→ ABOUT THIS TASK: Supply the next part of the passage on athletic recovery and lower-body negative pressure, starting after its final sentence.

→ TEXT PROVIDED:
[Start of Attachment]
Following excessive training, athletes often experience symptoms of discomfort, muscular soreness and stiffness within 12-24h, which can contribute to the development of muscular fatigue resulting in deteriorating performance [8,9] Delayed onset muscle soreness (DOMS) is an inflammatory reaction caused by the micro-damage of primary muscle. Sports massage is a popular treatment and a frequently applied intervention; however, evidence to support its efficacy as a technique to enhance recovery is still being explored. [10] Appropriate methods of recovery are, however, essential to restore an athlete's physiological and psychological capacities. Prompt and sufficient recovery can also improve performance by enhancing training quality and tolerance to the training load, as well as improving the athlete's adaptation to training. Without proper recovery following multiple training sessions or competitions, an athlete increases the risk for poorer performance and overuse injuries [8,10] Mimicking sports massage by stimulating the circulatory system and lymphatic vessels, LBNP is claimed to play a vital role in the recovery of the athlete in order to maximise athletic performance in competitive sport.

The endurance capacity in athletes differs, with highly trained athletes performing at a higher maximal oxygen uptake, presenting with minimum lactate accumulation. During exercise of increasing intensity, an increase in blood lactate concentration is an indication of a rise in glycogen metabolism within the muscle. However, the initial increase in blood lactate concentration implies the net result of lactate production in the muscle, and reflects that the appearance rate of lactate in the blood is higher than the disappearance rate (the result of a balance between the rate of production and removal) [11,12] This is referred to as the lactate threshold and is considered to be a good predictor of endurance exercise performance. The lactate threshold is often used to prescribe training intensities, based on the relationship between blood lactate levels and heart rate. In the same way, active recovery after strenuous exercise will clear the accumulated blood lactate levels faster than passive recovery. More so in an intensity-dependent manner, with maximum blood lactate clearance occurring with active recovery close to the lactate threshold. [12,13]

The severity of muscle damage and injury is frequently monitored by blood serum CK enzyme activity levels. [14] Although debated by researchers, lactate concentration and blood serum CK activity levels are implemented as biomarkers in measuring the recovery process that is crucial for successful endurance capacity and sport performance. [12,13,14]

Hormonal changes in the body are involved in regulating various physiological functions, and when activated are known to improve mental function and willpower, thus automatically increasing the subjective well-being of an individual. [15] The increased blood circulation in the entire body and brain achieved by the vacuum effect of the LBNP device may hypothetically also increase oxygen circulation and influence hormone levels and their release in the blood to enhance a feeling of perceived recovery experienced by the athletes, with the magnitude of improvement remaining of a perceptive nature.
[End of Attachment]
(Entries drawn from a data source)
[Start of Attachment]
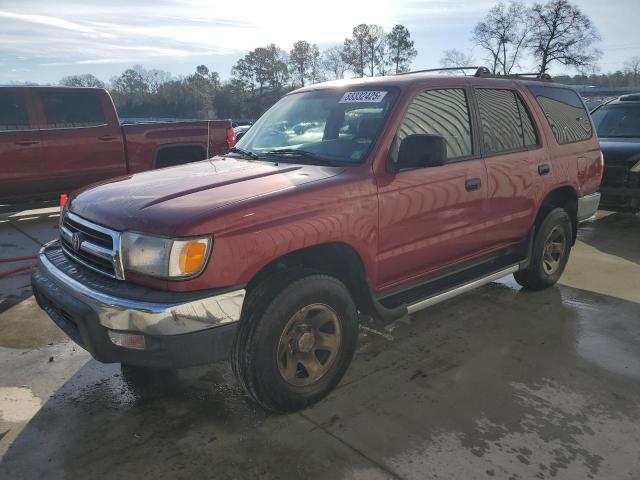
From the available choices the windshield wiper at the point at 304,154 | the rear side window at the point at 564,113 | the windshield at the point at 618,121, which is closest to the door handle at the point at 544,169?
the rear side window at the point at 564,113

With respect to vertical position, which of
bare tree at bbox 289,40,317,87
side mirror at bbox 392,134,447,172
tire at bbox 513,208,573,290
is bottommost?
tire at bbox 513,208,573,290

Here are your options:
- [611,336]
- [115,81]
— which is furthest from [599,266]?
[115,81]

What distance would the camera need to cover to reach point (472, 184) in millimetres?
3678

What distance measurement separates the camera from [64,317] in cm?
279

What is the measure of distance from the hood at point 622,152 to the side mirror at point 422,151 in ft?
17.8

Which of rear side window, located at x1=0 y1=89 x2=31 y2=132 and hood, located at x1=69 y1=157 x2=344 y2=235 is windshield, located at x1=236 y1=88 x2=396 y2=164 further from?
rear side window, located at x1=0 y1=89 x2=31 y2=132

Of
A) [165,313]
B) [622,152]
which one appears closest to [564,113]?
[622,152]

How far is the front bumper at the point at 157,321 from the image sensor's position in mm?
2398

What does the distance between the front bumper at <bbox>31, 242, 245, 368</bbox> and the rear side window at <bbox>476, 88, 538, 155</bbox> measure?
239 centimetres

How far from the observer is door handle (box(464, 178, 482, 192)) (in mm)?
3641

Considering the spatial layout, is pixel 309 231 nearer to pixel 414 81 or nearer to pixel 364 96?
pixel 364 96

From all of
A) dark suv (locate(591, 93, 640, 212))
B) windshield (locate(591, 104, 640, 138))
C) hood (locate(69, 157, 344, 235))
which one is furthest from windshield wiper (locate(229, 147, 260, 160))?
windshield (locate(591, 104, 640, 138))

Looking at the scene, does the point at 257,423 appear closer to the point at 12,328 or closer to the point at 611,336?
the point at 12,328

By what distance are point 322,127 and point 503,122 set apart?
4.87 feet
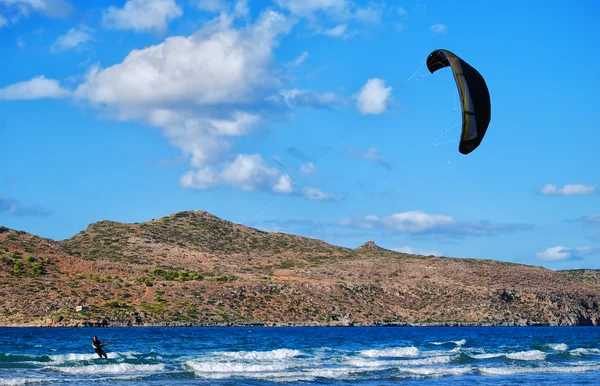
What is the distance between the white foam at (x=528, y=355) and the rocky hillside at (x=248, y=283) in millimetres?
36803

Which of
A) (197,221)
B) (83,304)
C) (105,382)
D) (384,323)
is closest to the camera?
(105,382)

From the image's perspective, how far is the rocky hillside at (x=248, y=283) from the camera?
3177 inches

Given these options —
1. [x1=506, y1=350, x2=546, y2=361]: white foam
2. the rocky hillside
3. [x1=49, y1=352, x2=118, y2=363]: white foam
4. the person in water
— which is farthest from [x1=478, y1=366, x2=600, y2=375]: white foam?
the rocky hillside

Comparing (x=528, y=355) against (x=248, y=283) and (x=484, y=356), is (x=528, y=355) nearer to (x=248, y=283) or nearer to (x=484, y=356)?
(x=484, y=356)

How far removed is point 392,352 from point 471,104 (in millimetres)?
29445

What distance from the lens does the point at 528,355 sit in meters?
51.8

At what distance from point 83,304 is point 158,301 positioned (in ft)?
27.7

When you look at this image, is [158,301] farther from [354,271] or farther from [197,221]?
[197,221]

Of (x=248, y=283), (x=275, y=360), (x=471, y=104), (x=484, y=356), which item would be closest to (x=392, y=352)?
(x=484, y=356)

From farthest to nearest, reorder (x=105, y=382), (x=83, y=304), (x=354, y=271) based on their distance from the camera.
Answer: (x=354, y=271) → (x=83, y=304) → (x=105, y=382)

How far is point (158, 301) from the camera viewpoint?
275ft

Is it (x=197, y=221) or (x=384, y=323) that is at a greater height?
(x=197, y=221)

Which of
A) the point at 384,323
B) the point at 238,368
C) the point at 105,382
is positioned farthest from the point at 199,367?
the point at 384,323

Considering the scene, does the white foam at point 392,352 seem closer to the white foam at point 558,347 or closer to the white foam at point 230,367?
the white foam at point 230,367
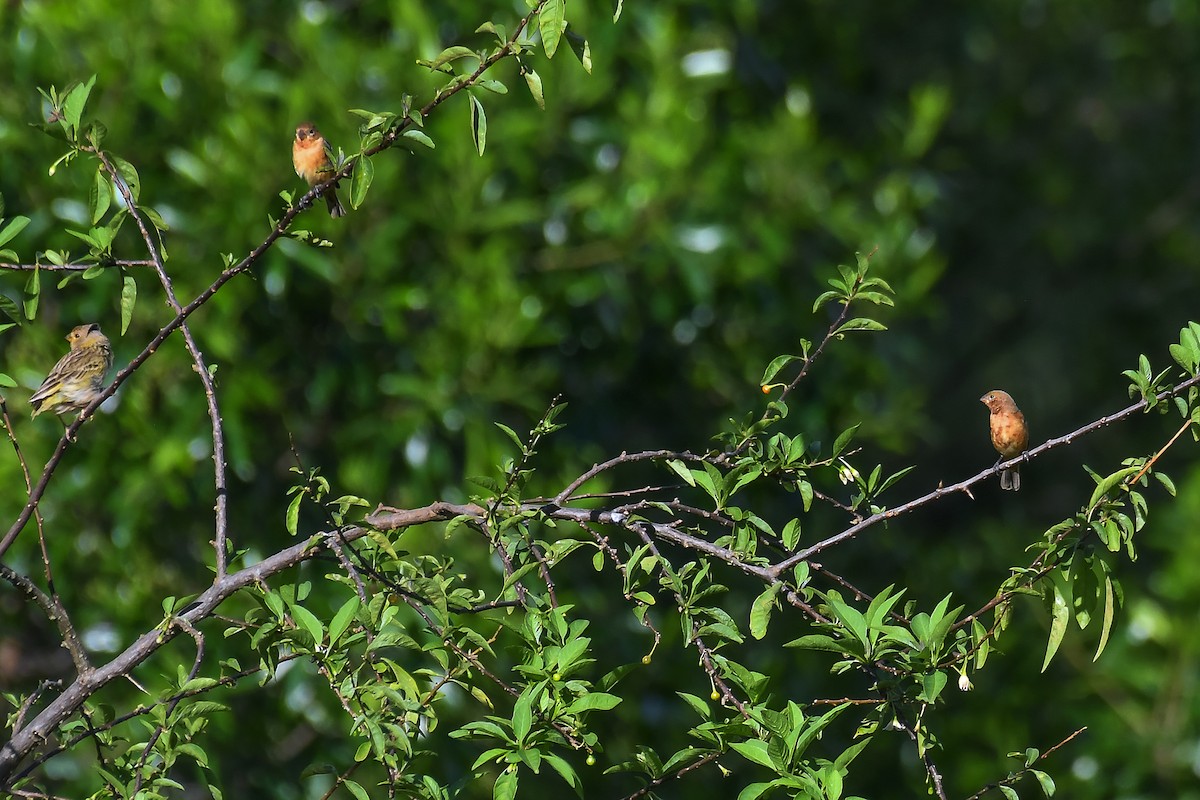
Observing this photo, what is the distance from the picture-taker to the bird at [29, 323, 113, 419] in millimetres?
[End of Attachment]
→ WRITTEN ANSWER:
LBNP therapy is becoming popular through the promise of an innovative to optimise and accelerate sports recovery, increase physical performance and reduce breaks from training, with very little confirmed evidence. The objective of this study was to assess if intermittent negative pressure therapy applied to the lower body of athletes will affect known measures of muscular recovery and result in faster recovery time and recuperation.

Methods

Study design

A randomised cross-over study design with repeated measures was performed to determine the effect negative pressure wave treatment has on the recovery of cricketers. An information letter with a full explanation regarding the nature of the study was given to all participants, and informed written consent forms were collected from each candidate prior to the study. The study protocol was approved by the Ethics Committee of the University of Pretoria, South Africa (Approval number 352/2013).

Participants and selection criteria

Twenty-two healthy male cricket players based at the TUKS Cricket Academy, at the High Performance Centre of the University of Pretoria, South Africa, were invited to participate. Players were randomly assigned to one of two groups and evaluated. After the second week the participants were crossed over and the study repeated over the following two weeks. Participant exclusion criteria included cardiovascular diseases, hypotony with proneness to collapse, diabetes, recent phlebotrombosis (<eight weeks), the risk of thromboembolism and smoking. Participants were instructed to refrain from drinking alcohol, and consuming caffeine products 24 hours prior to each study session.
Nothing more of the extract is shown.